With life having dulled, the obvious solution would be antidepressants, but that ignores the issue. There was a healthy period where I was thriving and anxious to live. Those activities have not changed, but the spark has gone away. I’ve tried and cannot seem to get it back.
It’s said, when a person falls in love their world seems to begin anew, that having someone to share all the things they enjoy brings a new appreciation for life. I feel silly expecting my problems to be solved by meeting someone; everyone wants to be in a relationship where they can share love. I’ve thought about how my life would change if I had a girlfriend or a wife, and I can’t find a reason for that to change my disconnection from my work.

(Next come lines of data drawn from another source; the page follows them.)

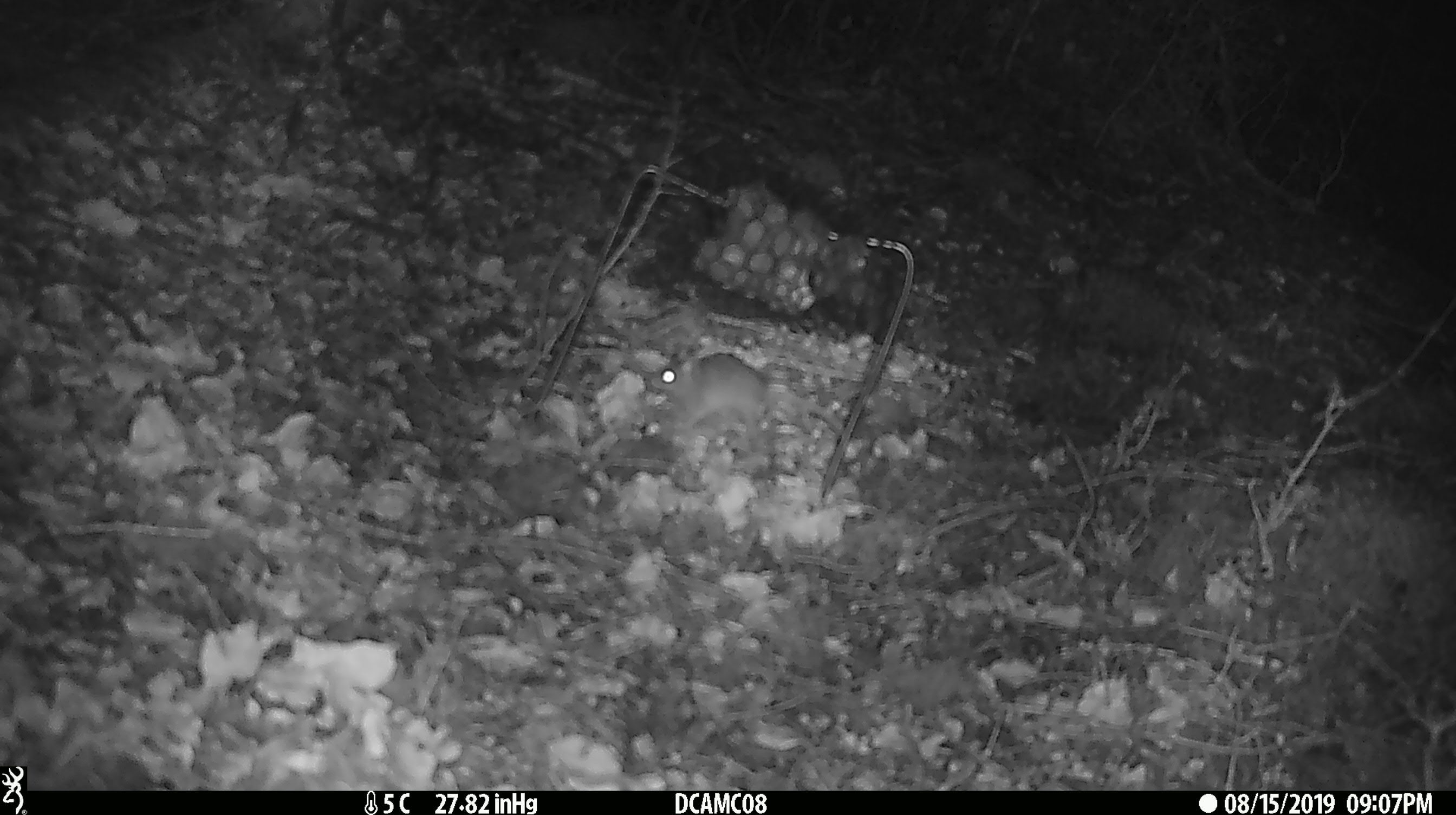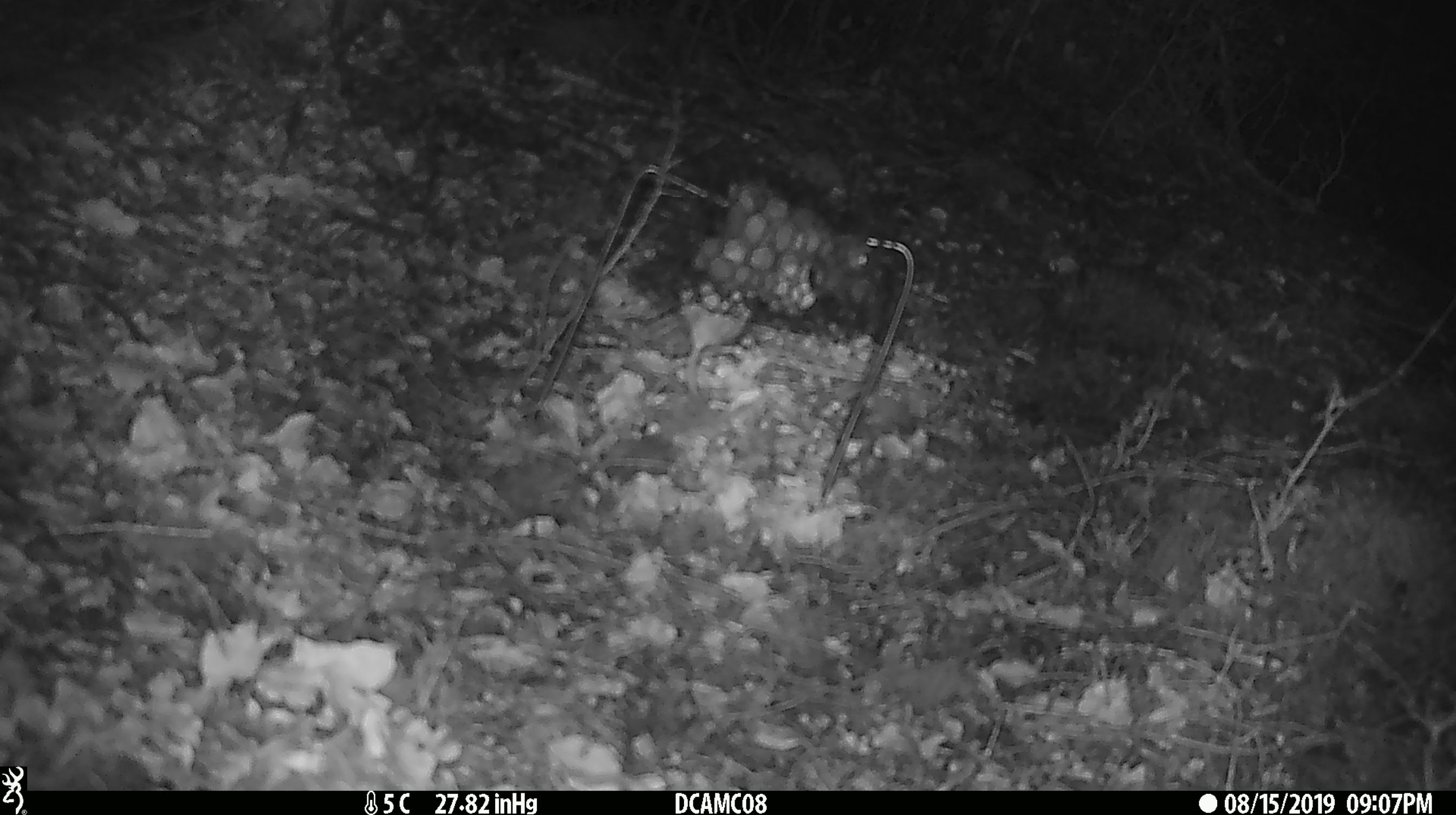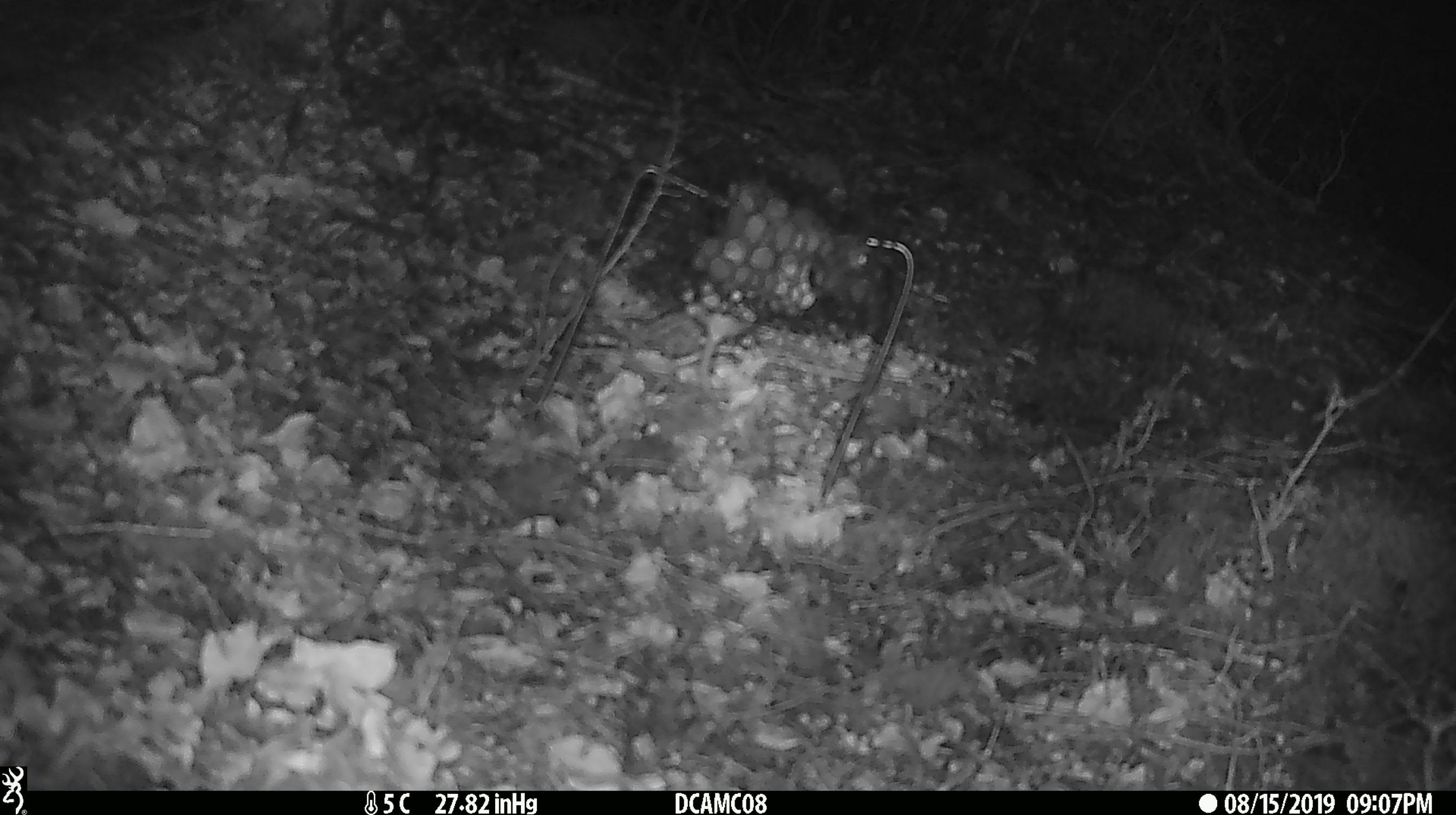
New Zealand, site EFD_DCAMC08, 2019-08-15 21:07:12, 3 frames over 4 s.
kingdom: Animalia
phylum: Chordata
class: Mammalia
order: Rodentia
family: Muridae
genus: Mus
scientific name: Mus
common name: mouse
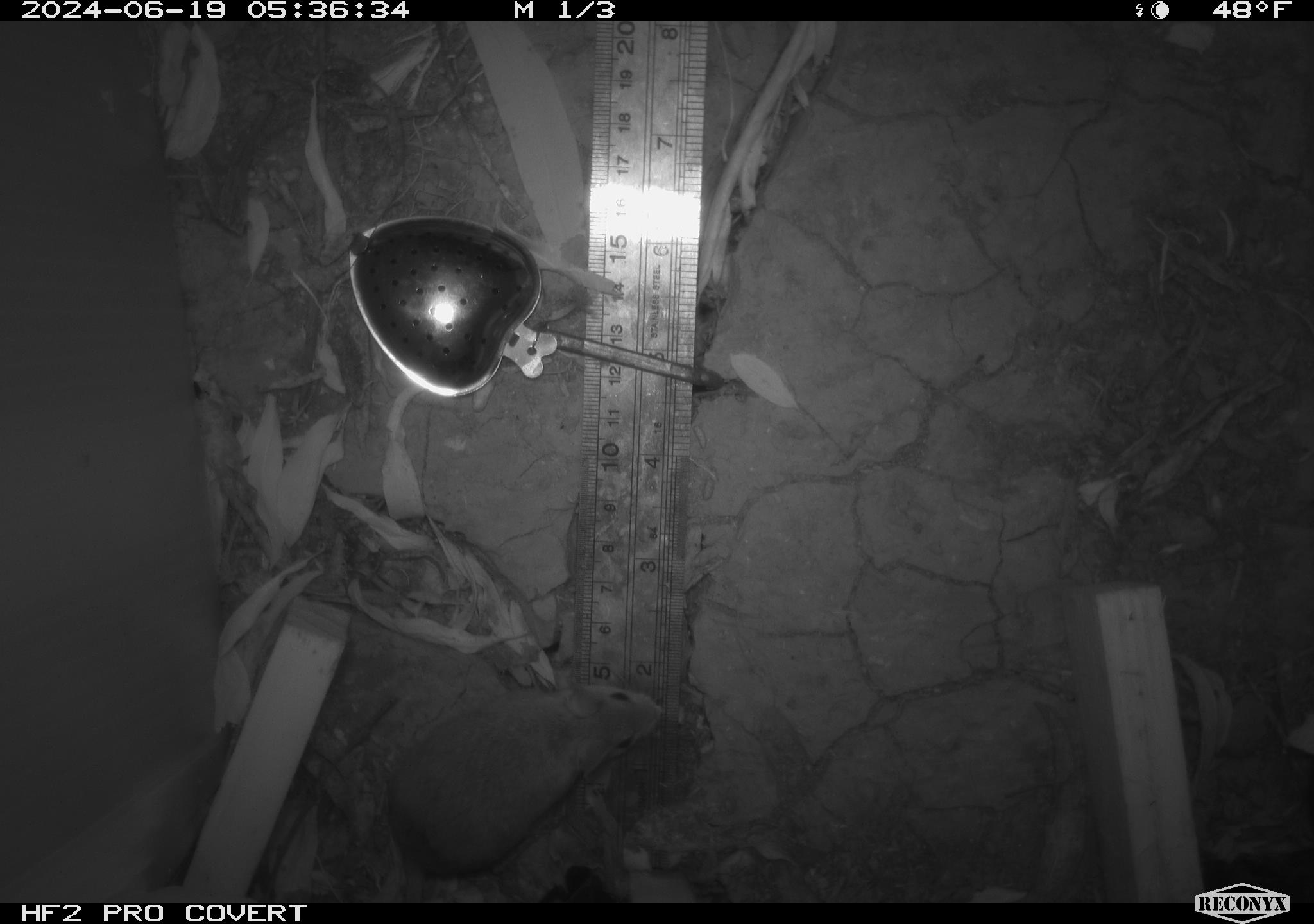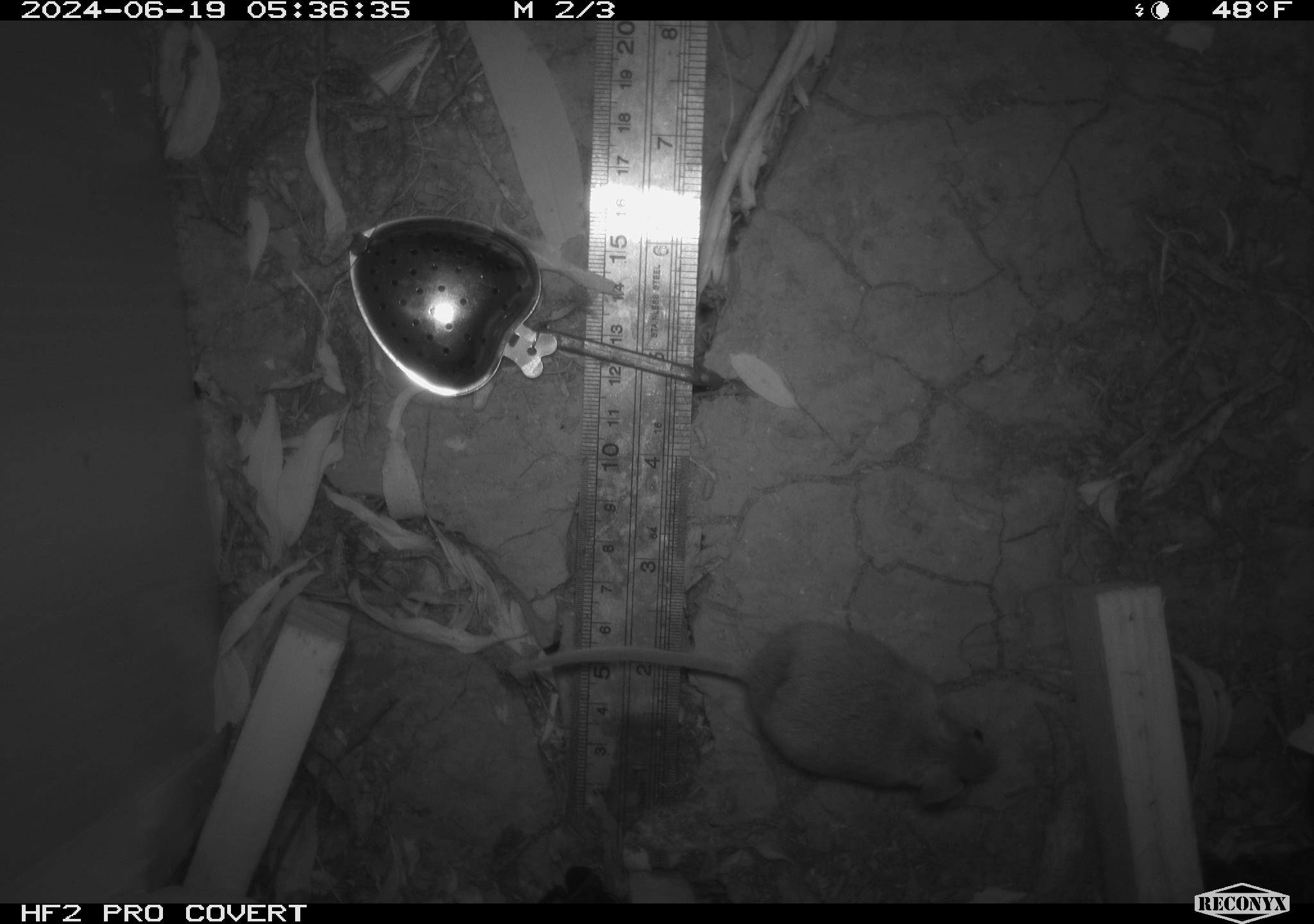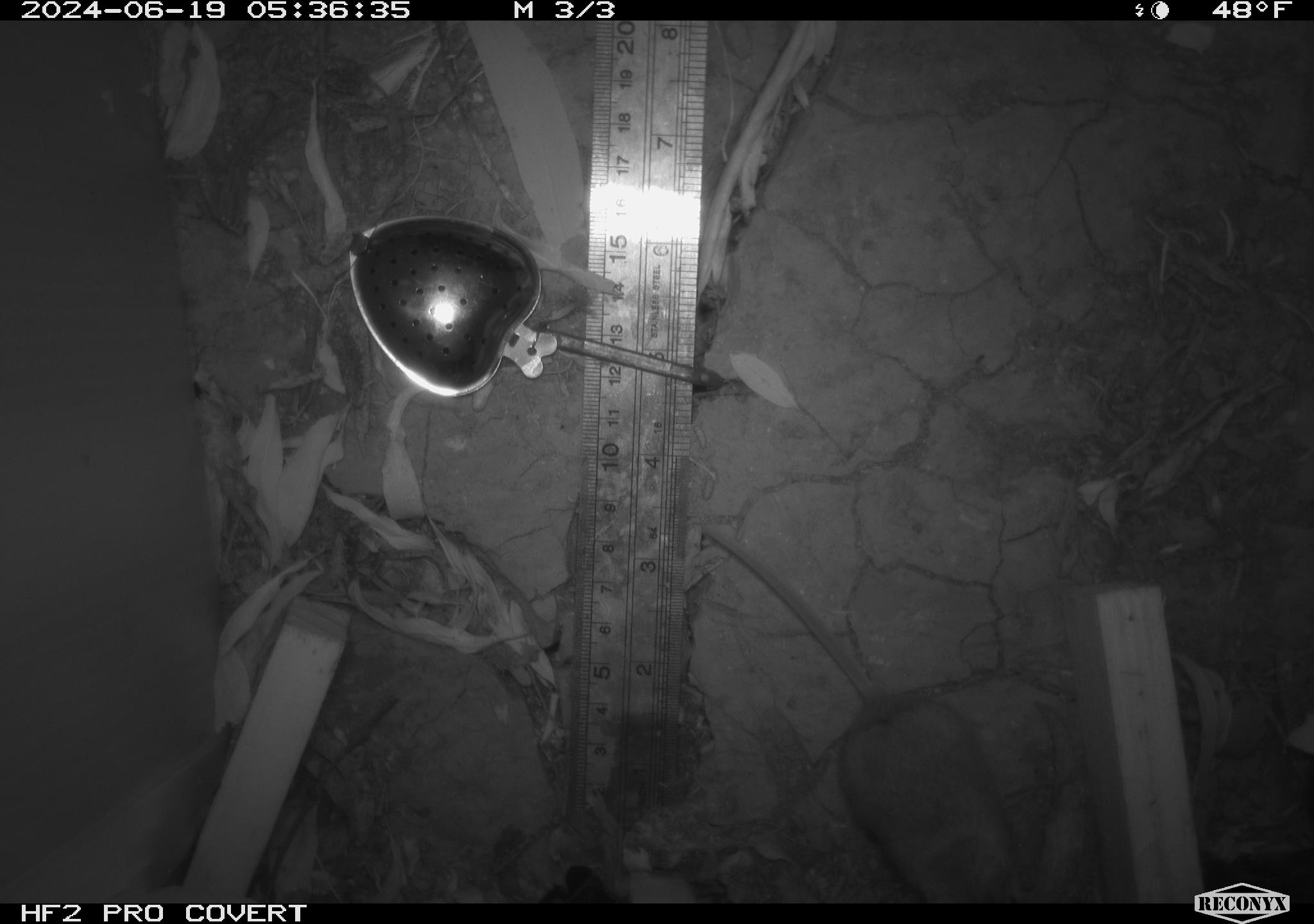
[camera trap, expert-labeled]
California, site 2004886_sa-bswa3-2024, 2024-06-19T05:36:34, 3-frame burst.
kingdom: Animalia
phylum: Chordata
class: Mammalia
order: Rodentia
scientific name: Rodentia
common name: mouse species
Mouse species (Rodentia).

Most creative people suffer from depression. Many people I admire, Robert Frost, Greg Glassman (living), Hemingway – I can see the sadness the weighed down their lives. Hemingway was a more successful and well-traveled man than I, with a wife and children, and he still took his life. Those who didn’t commit suicide were often killed by addiction.
I’ve been writing this post for thirty minutes and lost track of my thoughts. I’ll end saying there has been a disconnect – from life, and from other people. I am certainly willing to correct whatever has gone wrong in my life or my brain, but I assuredly see myself becoming a victim of my disease. Even if I don’t kill myself, I imagine I’ll live the rest of my life fighting my depression. That is not to say it cannot be overcome, but that battle is grueling and already taking a toll. For how obliteratedly drunk I was when first posting, the above is surprisingly coherent and sums up my mentality near-perfectly. 24 hours later, sober, and in a more neutral mood, I am still struggling to resolve those same thoughts.
“I am certainly willing to correct whatever has gone wrong in my life or my brain, but I assuredly see myself becoming a victim of my disease. Even if I don’t kill myself, I imagine I’ll live the rest of my life fighting my depression. That is not to say it cannot be overcome, but that battle is grueling and already taking a toll.”
I know what you mean. A person can fight for only so long.
Eloisa, I posted my reply to Kasey while yours was still pending, but you are right. I am not at peace. I’ve said it in a few other threads, but I just do not seem to be connected to this world or anyone living. I feel more like an observer. I feel more at home in my imagination and in my dreams than I do in waking life. I’m reaching for something I can’t see.